### WORK INSTRUCTIONS
(1) In the blog post looking back on 2022, on what date did the writer's stepdad die?
(2) Extend the blog post looking back on 2022, picking up after its final sentence.

### EXTRACT
:::
And just like that (as Carrie Bradshaw would say), 2022 is check, done. And once again, I wonder, how did another year go by so fast? At the beginning of every new year I like to sit down with my happiness journal and reflect upon the year before (and bore y’all with a blog post about my year).
Every year I feel like not much happened and so much happened all at once. As Gretchen Rubin says, the days are long but the years are short. It’s so true.
But also, I sometimes marvel at how much I actually did do in a year. This year we went to our family lake house in Michigan. I did my best to make the most of business travel. I went to concerts again. I gathered with loved ones at two family weddings. As I read my happiness journal I’ll read an entry from April or May and think to myself, that was last spring? It feels like that just happened a few weeks ago. So maybe the years do go by a bit more slowly than it can feel. Which is definitely a good thing.
My stepdad died on July 5th. That was a rough transition, I know, but how do you transition to something like that? Losing him was a rough transition. We are still transitioning. My dad gone just two-and-a-half years ago and my step-dad gone six months ago – it can feel like too much. Too, too much.
And that is why I continue to keep my happiness journal – to remind myself of the little moments that do make me happy when it gets to be too much. Or when one day blurs into the next. Or when I’m really, really happy and want to hold onto that memory.
Like every year, there are things entered into my journal repeatedly – a greatest hits, if you will – daily dog walks, listening to good music, time spent with friends, hugging the people I love, pizza ordered after a busy work day, the enjoyment of good food and wine. You could look at this two ways – my life is pretty mundane and I do the same things over and over again. Or, I’m so lucky to live this life where I get to do the things that make me happy over and over again. If you know me even a little bit, you know which way I lean.
:::
### THE DATA
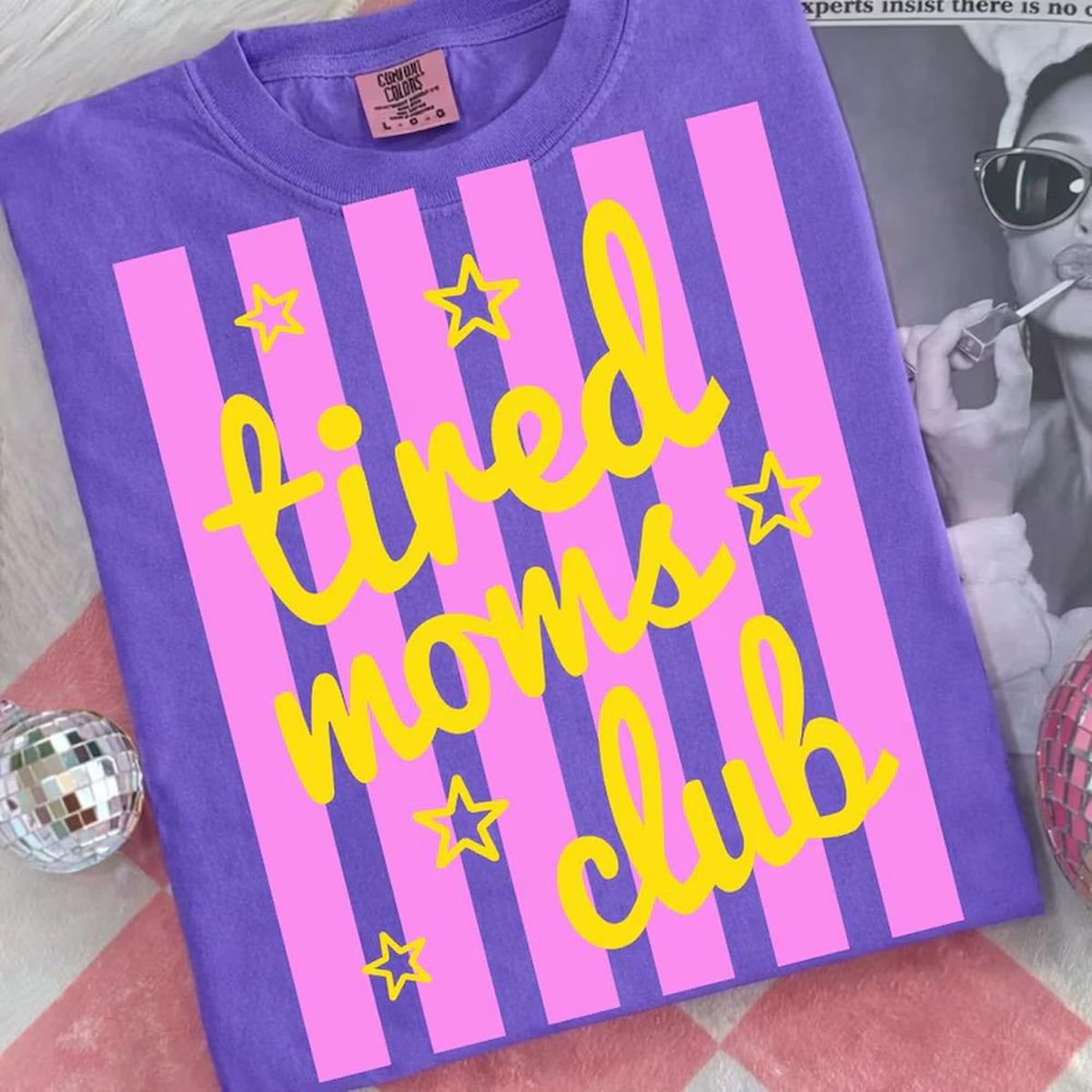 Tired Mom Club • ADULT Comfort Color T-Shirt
:::
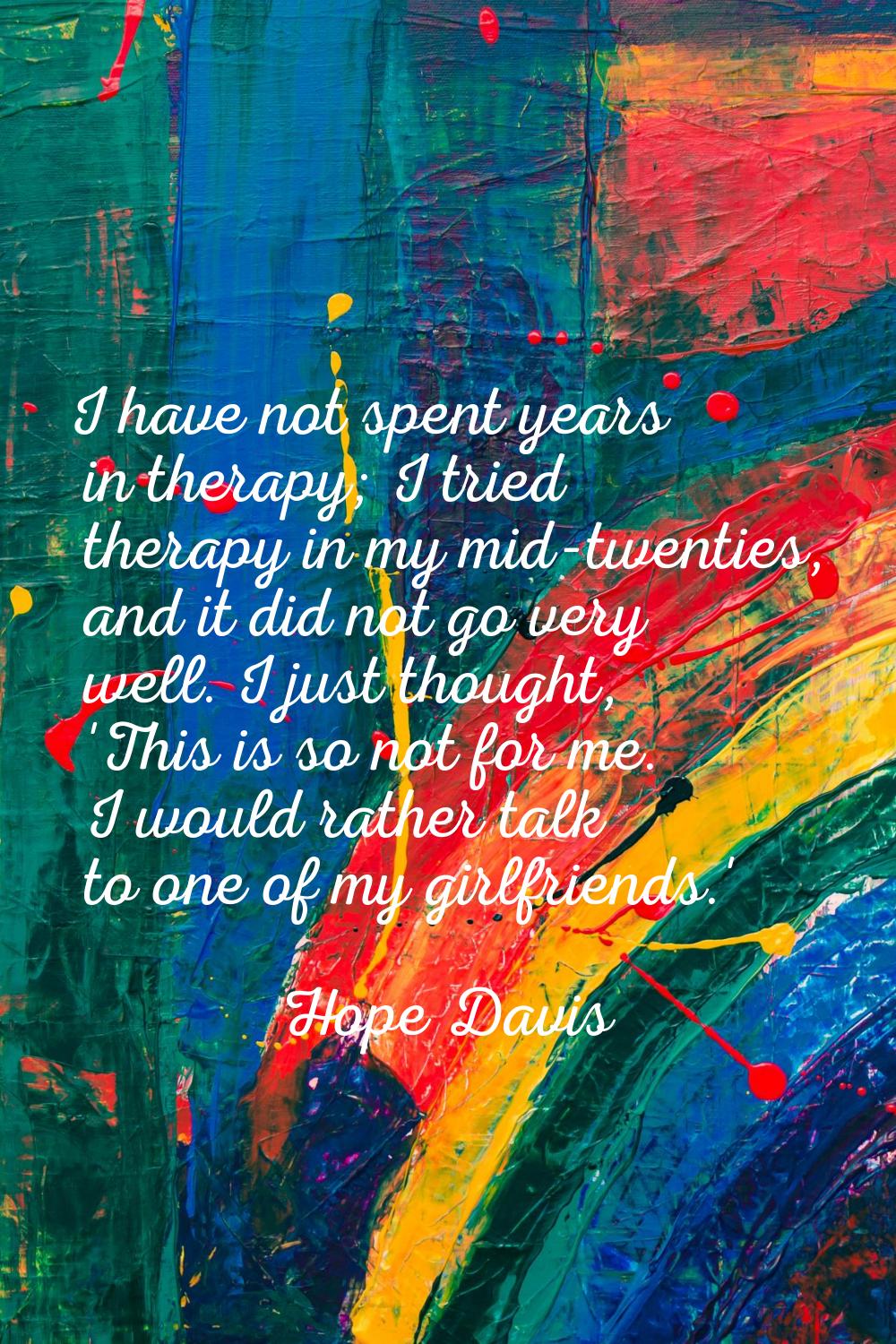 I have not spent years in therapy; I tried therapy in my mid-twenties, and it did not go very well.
:::
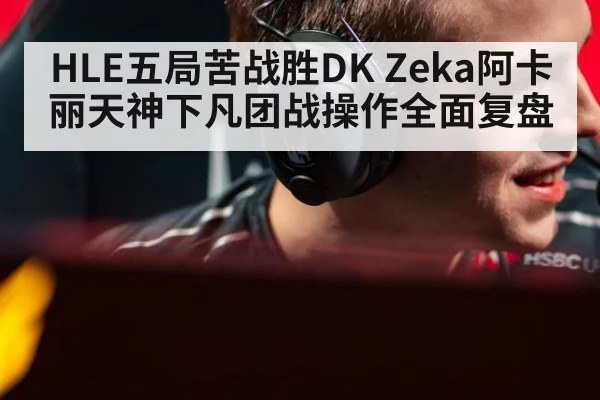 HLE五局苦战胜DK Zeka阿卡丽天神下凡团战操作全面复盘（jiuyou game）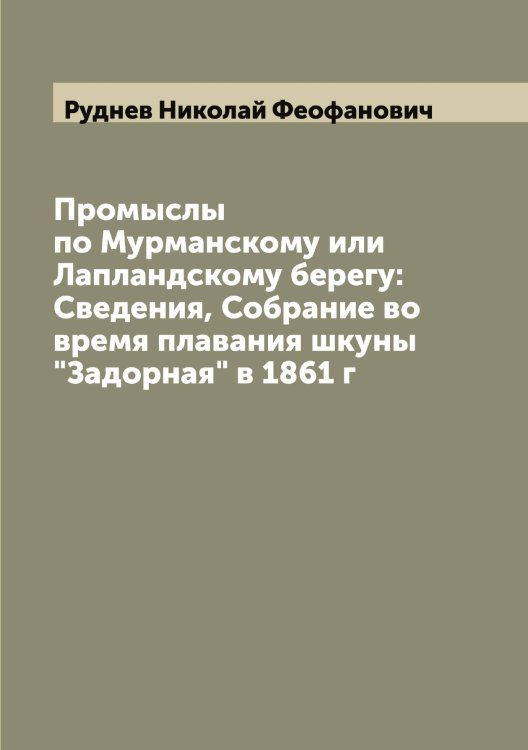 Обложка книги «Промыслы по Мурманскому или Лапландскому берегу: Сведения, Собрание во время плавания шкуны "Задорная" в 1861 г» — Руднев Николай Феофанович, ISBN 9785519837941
:::
### ANSWERS FOR THE EXERCISE
(1) July 5th.

(2)
And so, here are some of my favorite happy memories from 2022.
January 3 – Chandler went on the night time dog walk with me before he went home to San Diego. I loved getting that last bit of one on one time with him. The night was cold and crisp and it made my heart so happy.
January 25 – The RV is set up at Rincon for Amanda and the sunset was beautiful and when I was hugging Amanda and went to release she pulled me tighter. I love her hugs so much. Being with Mom, Bill, Tracie, Amanda, Richard, and Amanda’s friend Summer at the beach in January is just amazing.
February 3 – Some days are so, just, boring and normal. What made me happy? I don’t know. My dog walk. Leftovers for dinner.A quick call from Chandler. A good show on Hulu. The blessings of an ordinary day.
February 20 – We had breakfast at Mom and Bill’s – waffles, bacon, eggs, and fruit. So delicious. (And I let myself have an extra half-waffle. So good!) We need to cherish these times we spend with them and I do!
February 24 – Dave said to me, “No matter how bad a day I’m having, you can still make me laugh.”
March 6 – At dinner, which was delicious, by the way – hamburgers on brioche buns and oven-baked fries, I called Dave a man-baby and he made T-Rex arms and said, “I can’t reach. I’m a baby,” and Marley and I laughed so hard. Laughter + good food = happiness.
March 17 – Rita and I went to see Jon Pardi and he was so good and we were right up front and the energy from the concert was amazing. Nothing makes me happier.
March 24 – On my walk today I saw a woman walking with her baby in a front carrier and she stopped at a flowering bush so they could enjoy the flowers. It brought me such happiness and nostalgia of showing my babies the wonders of this beautiful world.
March 26 – Writers’ Group. Small tonight – Julie, Shauna, Kim, and me. But so great. Julie is fucking killing it and it makes me so happy for her. You go, my friend. You go!
April 3 – I was kind to myself and instead of working (on a Sunday) I took Geordie for a long walk. The weather was perfect and there were spring flowers everywhere. What a wonderful, beautiful place to live.
April 29 – That feeling – that rush – of being back at Stagecoach. Stepping into the pit just as Jordan Davis hit the stage – there is nothing like it!
May 15 – We brought Mexican food to my mom’s for her birthday and Marley gave her the most heartfelt card and it makes me so happy that my kids express their feelings so eloquently.
May 30 – All four of us went to drop Chandler off at LAX for his internship in Austria. We ate lunch at the LAX In-n-Out and watched the planes land. I love when the four of us are together. I am so excited for Chandler’s adventure.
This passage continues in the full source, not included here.